• _Exercise input_
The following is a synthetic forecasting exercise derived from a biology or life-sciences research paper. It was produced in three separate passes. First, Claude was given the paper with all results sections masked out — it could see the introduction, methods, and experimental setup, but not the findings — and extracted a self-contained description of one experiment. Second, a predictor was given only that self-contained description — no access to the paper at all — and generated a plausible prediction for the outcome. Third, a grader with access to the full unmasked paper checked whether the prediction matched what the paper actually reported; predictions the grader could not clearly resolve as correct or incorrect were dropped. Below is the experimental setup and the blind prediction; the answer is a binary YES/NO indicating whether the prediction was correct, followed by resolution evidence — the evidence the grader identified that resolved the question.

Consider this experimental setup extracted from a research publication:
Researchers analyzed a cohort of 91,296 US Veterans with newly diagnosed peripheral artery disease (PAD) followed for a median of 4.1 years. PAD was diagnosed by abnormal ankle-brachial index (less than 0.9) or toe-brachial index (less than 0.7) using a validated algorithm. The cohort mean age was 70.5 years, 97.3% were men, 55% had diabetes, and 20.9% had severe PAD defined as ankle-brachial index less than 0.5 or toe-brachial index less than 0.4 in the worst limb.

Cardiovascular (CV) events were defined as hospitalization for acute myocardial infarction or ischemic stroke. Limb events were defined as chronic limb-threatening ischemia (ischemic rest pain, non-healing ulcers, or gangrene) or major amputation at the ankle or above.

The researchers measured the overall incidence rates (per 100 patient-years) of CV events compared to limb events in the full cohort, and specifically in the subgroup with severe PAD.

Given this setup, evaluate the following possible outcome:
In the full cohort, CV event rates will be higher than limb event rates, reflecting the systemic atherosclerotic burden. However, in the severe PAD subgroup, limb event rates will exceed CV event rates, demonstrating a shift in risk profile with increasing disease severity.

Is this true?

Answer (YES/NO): NO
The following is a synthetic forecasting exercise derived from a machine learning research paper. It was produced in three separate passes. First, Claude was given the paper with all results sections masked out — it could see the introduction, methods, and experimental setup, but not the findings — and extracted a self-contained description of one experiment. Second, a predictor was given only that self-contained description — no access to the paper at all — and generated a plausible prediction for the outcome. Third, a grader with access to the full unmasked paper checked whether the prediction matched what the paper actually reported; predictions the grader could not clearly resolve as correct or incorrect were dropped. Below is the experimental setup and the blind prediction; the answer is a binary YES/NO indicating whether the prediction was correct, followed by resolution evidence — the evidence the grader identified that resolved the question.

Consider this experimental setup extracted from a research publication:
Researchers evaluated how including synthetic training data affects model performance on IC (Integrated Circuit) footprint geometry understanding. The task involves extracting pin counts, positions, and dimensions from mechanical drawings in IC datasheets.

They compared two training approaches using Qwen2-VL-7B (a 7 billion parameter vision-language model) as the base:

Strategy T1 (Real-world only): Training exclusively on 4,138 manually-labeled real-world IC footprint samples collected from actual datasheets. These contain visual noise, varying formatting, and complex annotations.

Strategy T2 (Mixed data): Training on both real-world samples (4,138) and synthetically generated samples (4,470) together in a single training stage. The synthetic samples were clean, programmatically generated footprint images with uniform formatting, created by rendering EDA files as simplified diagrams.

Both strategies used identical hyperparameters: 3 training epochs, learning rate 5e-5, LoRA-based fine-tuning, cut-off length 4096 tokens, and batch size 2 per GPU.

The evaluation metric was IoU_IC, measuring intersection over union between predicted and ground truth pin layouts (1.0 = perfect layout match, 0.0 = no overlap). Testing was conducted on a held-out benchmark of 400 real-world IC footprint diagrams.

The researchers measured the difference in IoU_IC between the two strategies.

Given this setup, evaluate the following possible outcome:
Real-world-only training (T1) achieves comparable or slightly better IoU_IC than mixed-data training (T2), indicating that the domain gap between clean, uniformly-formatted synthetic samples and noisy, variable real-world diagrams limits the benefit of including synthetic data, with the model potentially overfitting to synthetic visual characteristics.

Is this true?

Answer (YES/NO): NO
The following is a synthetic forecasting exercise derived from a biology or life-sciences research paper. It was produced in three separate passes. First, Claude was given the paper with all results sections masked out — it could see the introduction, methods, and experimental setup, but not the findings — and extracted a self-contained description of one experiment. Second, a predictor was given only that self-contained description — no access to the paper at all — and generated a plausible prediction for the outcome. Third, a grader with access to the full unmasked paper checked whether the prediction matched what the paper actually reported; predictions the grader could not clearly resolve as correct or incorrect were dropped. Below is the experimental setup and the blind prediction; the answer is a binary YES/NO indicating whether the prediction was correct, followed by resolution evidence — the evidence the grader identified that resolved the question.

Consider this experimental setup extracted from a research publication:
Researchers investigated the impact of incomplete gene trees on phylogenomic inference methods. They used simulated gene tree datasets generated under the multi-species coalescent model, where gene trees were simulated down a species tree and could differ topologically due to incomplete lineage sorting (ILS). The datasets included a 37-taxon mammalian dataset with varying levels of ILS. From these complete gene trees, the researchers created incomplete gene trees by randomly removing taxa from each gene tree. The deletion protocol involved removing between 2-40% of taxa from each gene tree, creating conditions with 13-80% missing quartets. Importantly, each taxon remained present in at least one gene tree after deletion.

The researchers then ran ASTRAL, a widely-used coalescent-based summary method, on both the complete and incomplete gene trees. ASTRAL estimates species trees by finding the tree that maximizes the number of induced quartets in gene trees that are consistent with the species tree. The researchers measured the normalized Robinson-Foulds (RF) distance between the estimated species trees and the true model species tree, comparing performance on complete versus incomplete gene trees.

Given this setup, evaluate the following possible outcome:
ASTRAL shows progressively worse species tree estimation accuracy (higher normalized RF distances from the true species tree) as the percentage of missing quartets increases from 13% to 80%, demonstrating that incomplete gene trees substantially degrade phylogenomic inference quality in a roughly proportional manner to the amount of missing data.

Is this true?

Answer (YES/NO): YES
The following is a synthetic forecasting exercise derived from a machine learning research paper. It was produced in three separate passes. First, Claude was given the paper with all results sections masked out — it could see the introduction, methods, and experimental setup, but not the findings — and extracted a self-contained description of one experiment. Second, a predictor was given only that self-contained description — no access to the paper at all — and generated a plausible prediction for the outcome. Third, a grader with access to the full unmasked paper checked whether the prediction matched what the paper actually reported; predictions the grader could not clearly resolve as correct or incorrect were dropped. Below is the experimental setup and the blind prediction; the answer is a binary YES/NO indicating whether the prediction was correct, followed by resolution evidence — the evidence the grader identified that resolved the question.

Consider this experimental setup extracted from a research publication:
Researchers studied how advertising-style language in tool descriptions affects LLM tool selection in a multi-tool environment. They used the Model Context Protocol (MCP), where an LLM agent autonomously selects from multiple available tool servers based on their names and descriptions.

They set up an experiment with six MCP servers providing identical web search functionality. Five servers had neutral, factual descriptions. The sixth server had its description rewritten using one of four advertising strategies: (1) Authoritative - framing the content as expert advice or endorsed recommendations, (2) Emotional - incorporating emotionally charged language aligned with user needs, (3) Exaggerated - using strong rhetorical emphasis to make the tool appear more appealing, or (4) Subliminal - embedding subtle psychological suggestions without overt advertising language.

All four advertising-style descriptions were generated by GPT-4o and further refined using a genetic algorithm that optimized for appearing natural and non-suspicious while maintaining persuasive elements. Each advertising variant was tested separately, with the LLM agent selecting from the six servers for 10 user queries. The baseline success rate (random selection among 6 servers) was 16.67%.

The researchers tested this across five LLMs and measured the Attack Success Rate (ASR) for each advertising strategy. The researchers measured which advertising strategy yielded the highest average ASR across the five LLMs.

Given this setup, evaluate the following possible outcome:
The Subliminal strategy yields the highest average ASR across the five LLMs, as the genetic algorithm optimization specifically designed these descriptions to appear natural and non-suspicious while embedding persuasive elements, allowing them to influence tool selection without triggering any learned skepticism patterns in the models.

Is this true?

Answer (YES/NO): NO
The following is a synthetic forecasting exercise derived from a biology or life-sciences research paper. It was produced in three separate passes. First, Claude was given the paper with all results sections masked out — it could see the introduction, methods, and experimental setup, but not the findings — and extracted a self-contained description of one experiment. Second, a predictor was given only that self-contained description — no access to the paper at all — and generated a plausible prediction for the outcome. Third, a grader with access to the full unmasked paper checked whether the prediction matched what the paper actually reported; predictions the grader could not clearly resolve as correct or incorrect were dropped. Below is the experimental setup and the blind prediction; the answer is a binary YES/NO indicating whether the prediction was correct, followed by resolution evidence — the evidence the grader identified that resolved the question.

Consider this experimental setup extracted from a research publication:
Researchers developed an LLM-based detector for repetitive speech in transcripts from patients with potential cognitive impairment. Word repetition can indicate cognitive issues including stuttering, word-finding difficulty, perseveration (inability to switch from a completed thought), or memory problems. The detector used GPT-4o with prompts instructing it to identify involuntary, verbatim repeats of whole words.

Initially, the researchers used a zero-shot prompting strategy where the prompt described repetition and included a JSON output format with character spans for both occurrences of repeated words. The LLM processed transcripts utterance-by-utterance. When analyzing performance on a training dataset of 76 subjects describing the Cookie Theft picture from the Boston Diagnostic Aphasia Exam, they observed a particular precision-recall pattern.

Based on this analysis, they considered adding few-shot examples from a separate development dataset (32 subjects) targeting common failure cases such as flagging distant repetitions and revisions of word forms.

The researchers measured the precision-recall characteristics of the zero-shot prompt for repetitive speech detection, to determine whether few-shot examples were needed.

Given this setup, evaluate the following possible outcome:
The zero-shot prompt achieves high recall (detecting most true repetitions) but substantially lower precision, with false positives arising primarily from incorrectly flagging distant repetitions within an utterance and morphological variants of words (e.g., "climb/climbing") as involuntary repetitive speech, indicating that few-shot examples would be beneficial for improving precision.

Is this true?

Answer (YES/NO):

• _About this exercise_
Each line holding the string "compared" counts once. Work out the number of such lines in the data and give only that.

• _Response to the exercise_
2